Supplied text -
......

# Has anyone experienced Ethanol issues?



## Jigmaster (Apr 3, 2006)

Anyone experienced Ethanol related problems with their Outboard?

Auto,Motorcycle,Mower,weed eater,Blower,Chainsaw etc...


----------



## TimKan7719 (Apr 4, 2008)

Well I use a gass additive to help take it out on my John boat motor, for bigger gas tanks I would say find a place that only sells gas with no Ethanol. I have heard of mnay diffrnet problems that people have had from deposits and build up to overheating the engine, not sure any of them can be directly pointed at the ethanol. But on the safe side I use a additive or buy my gas near the lake at a place that dont have Ethanol added.


----------



## Jigmaster (Apr 3, 2006)

*Dont Blame you*

I did a Personal Fuel study on this e-10 took a years on my own Dime it is true Crap, that the fed is force feeding us, all the While no better than MTBE not that Pure MTBE gas is bad. Ethanol just doesn't live up to it's claim' All political based!!! 
While TAXPAYERS paying 50 cents per gallon in subsidies to the Corn farmers only to have them Kick back half to Campaign funds to keep the cash cow coming and Electoral Votes for parties involved.

......

Records from a collection -
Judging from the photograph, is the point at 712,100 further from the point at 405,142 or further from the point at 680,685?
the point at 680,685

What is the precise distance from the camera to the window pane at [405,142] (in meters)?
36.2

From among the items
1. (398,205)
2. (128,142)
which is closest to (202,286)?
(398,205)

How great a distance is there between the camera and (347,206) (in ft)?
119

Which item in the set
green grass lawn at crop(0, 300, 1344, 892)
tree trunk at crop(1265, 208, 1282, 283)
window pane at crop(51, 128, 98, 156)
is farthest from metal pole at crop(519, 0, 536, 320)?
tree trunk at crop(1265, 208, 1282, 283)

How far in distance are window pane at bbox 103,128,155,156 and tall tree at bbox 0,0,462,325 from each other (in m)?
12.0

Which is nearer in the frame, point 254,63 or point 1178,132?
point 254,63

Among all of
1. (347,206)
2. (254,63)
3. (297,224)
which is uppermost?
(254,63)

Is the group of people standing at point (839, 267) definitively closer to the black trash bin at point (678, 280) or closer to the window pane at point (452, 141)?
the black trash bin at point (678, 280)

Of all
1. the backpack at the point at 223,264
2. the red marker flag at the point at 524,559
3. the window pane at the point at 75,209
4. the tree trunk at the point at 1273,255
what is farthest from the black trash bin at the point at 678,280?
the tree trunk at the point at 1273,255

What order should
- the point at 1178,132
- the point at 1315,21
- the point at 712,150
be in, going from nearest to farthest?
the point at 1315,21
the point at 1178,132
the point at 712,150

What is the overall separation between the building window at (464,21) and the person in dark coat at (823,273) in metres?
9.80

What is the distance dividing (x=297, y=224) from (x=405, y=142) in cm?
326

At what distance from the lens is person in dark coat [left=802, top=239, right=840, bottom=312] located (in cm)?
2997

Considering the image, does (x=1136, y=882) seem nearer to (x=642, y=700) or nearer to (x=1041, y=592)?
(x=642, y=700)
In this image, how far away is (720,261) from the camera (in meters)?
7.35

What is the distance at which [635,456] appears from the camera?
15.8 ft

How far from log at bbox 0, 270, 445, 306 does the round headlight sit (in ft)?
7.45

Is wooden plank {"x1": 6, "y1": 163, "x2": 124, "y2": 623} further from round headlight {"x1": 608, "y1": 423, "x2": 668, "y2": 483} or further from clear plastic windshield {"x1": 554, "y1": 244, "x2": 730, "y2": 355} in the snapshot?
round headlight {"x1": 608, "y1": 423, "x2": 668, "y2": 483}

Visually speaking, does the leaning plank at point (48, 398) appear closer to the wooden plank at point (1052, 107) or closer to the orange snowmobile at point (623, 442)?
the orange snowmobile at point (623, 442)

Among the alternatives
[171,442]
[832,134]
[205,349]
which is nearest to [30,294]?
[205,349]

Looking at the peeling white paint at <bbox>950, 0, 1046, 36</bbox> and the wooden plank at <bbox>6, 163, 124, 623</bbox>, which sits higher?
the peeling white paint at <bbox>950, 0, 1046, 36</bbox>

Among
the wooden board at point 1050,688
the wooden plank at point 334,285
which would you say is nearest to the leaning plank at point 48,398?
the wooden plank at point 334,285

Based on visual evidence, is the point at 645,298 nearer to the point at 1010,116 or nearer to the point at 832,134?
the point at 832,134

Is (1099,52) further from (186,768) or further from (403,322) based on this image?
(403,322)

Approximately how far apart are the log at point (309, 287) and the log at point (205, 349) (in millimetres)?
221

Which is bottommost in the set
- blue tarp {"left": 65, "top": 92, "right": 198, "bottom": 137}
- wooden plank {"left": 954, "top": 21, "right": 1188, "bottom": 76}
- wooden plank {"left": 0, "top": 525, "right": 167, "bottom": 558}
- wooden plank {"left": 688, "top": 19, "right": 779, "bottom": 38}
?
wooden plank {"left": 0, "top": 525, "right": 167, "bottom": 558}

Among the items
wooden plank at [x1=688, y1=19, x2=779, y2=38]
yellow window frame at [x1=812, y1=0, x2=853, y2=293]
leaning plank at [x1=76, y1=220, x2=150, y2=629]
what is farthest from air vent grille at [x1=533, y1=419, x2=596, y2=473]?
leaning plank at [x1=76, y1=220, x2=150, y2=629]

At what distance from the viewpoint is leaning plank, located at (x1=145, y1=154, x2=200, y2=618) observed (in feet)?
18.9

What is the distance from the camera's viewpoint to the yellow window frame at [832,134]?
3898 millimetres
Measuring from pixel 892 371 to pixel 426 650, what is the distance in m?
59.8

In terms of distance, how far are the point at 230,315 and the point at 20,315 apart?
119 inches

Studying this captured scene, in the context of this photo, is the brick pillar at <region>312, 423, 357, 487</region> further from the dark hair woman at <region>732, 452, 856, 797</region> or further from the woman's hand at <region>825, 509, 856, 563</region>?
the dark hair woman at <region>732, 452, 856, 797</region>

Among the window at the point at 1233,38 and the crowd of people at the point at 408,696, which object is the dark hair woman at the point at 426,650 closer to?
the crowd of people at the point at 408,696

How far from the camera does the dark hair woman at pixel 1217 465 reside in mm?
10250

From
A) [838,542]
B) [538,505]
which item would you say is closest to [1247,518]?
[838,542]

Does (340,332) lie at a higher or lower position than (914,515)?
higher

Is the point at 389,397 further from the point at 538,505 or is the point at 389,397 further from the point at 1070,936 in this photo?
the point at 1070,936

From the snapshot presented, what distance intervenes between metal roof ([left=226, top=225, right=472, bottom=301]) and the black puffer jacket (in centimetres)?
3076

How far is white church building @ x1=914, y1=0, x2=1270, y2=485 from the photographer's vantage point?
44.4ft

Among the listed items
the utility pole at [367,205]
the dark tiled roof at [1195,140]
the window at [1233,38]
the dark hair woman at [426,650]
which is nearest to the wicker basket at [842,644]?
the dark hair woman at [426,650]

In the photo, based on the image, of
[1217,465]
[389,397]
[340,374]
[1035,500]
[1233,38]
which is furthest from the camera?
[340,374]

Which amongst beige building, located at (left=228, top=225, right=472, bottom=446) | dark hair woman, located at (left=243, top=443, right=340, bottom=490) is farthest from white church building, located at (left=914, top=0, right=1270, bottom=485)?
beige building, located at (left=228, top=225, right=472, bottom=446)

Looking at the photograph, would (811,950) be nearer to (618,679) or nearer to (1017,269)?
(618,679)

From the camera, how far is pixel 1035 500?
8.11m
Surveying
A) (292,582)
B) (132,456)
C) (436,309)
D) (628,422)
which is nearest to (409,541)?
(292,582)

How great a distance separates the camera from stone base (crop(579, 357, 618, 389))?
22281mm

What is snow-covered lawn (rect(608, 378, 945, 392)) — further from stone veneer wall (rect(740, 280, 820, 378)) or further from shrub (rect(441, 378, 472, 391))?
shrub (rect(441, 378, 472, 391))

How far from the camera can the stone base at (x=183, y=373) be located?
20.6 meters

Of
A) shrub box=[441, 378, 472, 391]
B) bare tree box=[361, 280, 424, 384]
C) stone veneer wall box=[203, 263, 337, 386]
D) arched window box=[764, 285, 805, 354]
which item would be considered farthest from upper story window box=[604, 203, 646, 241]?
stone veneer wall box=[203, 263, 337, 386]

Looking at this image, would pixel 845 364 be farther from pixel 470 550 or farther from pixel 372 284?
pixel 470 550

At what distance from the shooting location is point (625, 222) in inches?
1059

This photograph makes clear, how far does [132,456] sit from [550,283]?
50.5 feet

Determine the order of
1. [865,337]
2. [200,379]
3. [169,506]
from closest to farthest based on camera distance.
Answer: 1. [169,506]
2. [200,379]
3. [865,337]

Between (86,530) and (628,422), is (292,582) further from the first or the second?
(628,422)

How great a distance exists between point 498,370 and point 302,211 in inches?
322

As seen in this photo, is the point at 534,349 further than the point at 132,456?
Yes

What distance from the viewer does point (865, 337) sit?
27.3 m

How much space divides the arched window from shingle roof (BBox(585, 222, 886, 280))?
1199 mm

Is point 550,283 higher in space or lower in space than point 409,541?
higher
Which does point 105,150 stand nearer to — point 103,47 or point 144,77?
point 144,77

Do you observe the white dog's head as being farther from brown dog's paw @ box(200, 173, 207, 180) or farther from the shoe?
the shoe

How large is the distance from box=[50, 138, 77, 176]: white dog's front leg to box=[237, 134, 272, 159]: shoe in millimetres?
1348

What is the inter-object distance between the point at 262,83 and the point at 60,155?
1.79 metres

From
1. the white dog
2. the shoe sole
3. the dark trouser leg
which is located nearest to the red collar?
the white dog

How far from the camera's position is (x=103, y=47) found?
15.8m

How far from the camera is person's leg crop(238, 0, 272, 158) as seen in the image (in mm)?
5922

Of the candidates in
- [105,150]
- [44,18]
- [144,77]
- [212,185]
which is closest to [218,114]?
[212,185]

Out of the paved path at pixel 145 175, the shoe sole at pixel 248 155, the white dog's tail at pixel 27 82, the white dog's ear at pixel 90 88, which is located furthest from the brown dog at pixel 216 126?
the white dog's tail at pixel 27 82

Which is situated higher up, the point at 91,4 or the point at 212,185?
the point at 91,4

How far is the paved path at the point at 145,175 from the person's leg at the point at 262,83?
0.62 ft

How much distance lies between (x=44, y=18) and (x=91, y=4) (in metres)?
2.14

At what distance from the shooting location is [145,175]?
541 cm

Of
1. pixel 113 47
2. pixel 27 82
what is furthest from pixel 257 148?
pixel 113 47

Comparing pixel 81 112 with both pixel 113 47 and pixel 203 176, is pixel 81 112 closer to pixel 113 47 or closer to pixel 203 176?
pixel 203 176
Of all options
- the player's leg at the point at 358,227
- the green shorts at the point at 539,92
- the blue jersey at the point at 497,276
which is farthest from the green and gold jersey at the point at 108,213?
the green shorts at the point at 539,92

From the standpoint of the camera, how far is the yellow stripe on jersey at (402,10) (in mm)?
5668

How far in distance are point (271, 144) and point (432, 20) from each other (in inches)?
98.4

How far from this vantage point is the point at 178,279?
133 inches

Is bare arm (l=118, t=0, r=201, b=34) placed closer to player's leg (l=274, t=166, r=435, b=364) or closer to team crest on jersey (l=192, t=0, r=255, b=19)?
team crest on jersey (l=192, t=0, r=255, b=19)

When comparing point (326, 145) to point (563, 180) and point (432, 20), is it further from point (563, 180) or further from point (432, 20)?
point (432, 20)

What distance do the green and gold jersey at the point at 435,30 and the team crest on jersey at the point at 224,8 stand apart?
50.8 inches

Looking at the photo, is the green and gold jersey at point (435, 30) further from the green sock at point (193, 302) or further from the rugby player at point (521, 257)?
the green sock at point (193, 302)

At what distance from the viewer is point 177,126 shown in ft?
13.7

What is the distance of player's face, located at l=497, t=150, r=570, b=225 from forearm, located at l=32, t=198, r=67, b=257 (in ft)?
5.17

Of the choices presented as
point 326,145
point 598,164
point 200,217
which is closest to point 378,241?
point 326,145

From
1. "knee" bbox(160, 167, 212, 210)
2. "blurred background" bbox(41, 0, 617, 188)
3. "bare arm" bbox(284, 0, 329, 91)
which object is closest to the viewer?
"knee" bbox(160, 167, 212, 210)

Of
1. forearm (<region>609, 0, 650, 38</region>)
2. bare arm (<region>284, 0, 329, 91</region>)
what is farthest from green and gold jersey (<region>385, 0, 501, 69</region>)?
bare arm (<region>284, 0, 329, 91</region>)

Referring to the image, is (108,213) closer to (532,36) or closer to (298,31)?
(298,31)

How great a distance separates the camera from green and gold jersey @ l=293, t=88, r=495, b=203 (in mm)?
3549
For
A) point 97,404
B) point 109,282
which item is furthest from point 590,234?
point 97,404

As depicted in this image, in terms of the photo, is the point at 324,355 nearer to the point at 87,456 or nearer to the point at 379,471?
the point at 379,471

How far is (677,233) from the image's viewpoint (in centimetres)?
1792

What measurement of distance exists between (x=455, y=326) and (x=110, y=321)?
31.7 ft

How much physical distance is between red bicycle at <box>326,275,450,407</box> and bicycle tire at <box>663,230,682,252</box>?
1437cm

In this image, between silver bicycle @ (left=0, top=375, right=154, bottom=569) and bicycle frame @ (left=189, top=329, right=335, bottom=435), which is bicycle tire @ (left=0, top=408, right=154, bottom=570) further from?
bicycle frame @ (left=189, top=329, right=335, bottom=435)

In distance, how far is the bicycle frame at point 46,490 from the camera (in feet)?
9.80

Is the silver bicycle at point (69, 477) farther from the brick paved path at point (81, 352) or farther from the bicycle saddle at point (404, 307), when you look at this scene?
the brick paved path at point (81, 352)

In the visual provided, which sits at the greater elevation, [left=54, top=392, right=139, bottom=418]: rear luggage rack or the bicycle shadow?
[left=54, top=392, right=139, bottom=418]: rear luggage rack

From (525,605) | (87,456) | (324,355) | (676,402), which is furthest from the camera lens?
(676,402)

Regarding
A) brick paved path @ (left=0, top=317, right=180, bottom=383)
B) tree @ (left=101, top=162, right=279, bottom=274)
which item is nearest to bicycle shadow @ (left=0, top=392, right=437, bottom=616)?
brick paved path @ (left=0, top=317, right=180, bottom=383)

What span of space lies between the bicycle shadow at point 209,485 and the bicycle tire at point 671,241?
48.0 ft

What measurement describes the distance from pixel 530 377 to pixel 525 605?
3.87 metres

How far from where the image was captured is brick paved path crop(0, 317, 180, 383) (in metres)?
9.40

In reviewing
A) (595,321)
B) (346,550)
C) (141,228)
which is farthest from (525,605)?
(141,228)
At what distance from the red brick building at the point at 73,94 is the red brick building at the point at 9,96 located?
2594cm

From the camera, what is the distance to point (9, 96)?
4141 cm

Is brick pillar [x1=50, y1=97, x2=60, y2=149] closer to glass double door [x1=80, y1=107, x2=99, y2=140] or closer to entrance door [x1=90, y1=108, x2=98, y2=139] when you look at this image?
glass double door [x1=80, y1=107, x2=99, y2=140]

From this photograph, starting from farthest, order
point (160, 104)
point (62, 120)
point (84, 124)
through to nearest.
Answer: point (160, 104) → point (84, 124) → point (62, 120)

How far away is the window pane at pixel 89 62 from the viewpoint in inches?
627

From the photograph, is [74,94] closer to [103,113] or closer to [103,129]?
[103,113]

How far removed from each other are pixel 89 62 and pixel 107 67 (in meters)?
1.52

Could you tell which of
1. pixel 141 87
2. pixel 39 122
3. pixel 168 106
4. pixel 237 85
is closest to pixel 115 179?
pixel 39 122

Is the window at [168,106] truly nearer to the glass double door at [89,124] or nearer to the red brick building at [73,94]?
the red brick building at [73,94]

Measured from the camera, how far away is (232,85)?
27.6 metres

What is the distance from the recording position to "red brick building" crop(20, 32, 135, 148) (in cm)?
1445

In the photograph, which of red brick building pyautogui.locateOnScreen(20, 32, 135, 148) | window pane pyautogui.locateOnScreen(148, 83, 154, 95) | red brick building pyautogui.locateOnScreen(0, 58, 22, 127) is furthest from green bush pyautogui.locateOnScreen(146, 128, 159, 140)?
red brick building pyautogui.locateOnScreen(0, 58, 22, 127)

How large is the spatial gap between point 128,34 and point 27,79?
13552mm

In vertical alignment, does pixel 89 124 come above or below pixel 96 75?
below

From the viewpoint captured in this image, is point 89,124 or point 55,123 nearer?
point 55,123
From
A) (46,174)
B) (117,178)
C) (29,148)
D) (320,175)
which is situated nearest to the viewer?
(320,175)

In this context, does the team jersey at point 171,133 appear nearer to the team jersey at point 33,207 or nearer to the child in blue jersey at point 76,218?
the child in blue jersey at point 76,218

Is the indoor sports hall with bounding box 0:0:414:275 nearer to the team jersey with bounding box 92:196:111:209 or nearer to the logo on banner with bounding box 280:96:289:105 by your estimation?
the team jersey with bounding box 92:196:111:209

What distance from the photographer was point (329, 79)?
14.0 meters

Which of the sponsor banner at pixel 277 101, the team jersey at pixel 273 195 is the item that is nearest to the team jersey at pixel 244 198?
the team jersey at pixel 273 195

......

Work to do -
**a.** Reproduce the whole forum thread on ethanol problems word for word.
**b.** Quote the lines of the listing that begin with the line containing "Does (340,332) lie" and run through the line containing "20.6 meters", including both of those lines.
The forum thread and the listing come from separate, unrelated sources.

Full answers -
**a.**
# Has anyone experienced Ethanol issues?



## Jigmaster (Apr 3, 2006)

Anyone experienced Ethanol related problems with their Outboard?

Auto,Motorcycle,Mower,weed eater,Blower,Chainsaw etc...


----------



## TimKan7719 (Apr 4, 2008)

Well I use a gass additive to help take it out on my John boat motor, for bigger gas tanks I would say find a place that only sells gas with no Ethanol. I have heard of mnay diffrnet problems that people have had from deposits and build up to overheating the engine, not sure any of them can be directly pointed at the ethanol. But on the safe side I use a additive or buy my gas near the lake at a place that dont have Ethanol added.


----------



## Jigmaster (Apr 3, 2006)

*Dont Blame you*

I did a Personal Fuel study on this e-10 took a years on my own Dime it is true Crap, that the fed is force feeding us, all the While no better than MTBE not that Pure MTBE gas is bad. Ethanol just doesn't live up to it's claim' All political based!!! 
While TAXPAYERS paying 50 cents per gallon in subsidies to the Corn farmers only to have them Kick back half to Campaign funds to keep the cash cow coming and Electoral Votes for parties involved.

**b.**
Does (340,332) lie at a higher or lower position than (914,515)?
higher

Is the point at 389,397 further from the point at 538,505 or is the point at 389,397 further from the point at 1070,936 in this photo?
the point at 1070,936

From the snapshot presented, what distance intervenes between metal roof ([left=226, top=225, right=472, bottom=301]) and the black puffer jacket (in centimetres)?
3076

How far is white church building @ x1=914, y1=0, x2=1270, y2=485 from the photographer's vantage point?
44.4ft

Among the listed items
the utility pole at [367,205]
the dark tiled roof at [1195,140]
the window at [1233,38]
the dark hair woman at [426,650]
which is nearest to the wicker basket at [842,644]?
the dark hair woman at [426,650]

In the photo, based on the image, of
[1217,465]
[389,397]
[340,374]
[1035,500]
[1233,38]
which is furthest from the camera?
[340,374]

Which amongst beige building, located at (left=228, top=225, right=472, bottom=446) | dark hair woman, located at (left=243, top=443, right=340, bottom=490) is farthest from white church building, located at (left=914, top=0, right=1270, bottom=485)?
beige building, located at (left=228, top=225, right=472, bottom=446)

Looking at the photograph, would (811,950) be nearer to (618,679) or nearer to (1017,269)?
(618,679)

From the camera, how far is pixel 1035 500?
8.11m
Surveying
A) (292,582)
B) (132,456)
C) (436,309)
D) (628,422)
which is nearest to (409,541)?
(292,582)

How great a distance separates the camera from stone base (crop(579, 357, 618, 389))?
22281mm

What is snow-covered lawn (rect(608, 378, 945, 392)) — further from stone veneer wall (rect(740, 280, 820, 378)) or further from shrub (rect(441, 378, 472, 391))?
shrub (rect(441, 378, 472, 391))

How far from the camera can the stone base at (x=183, y=373) be located?
20.6 meters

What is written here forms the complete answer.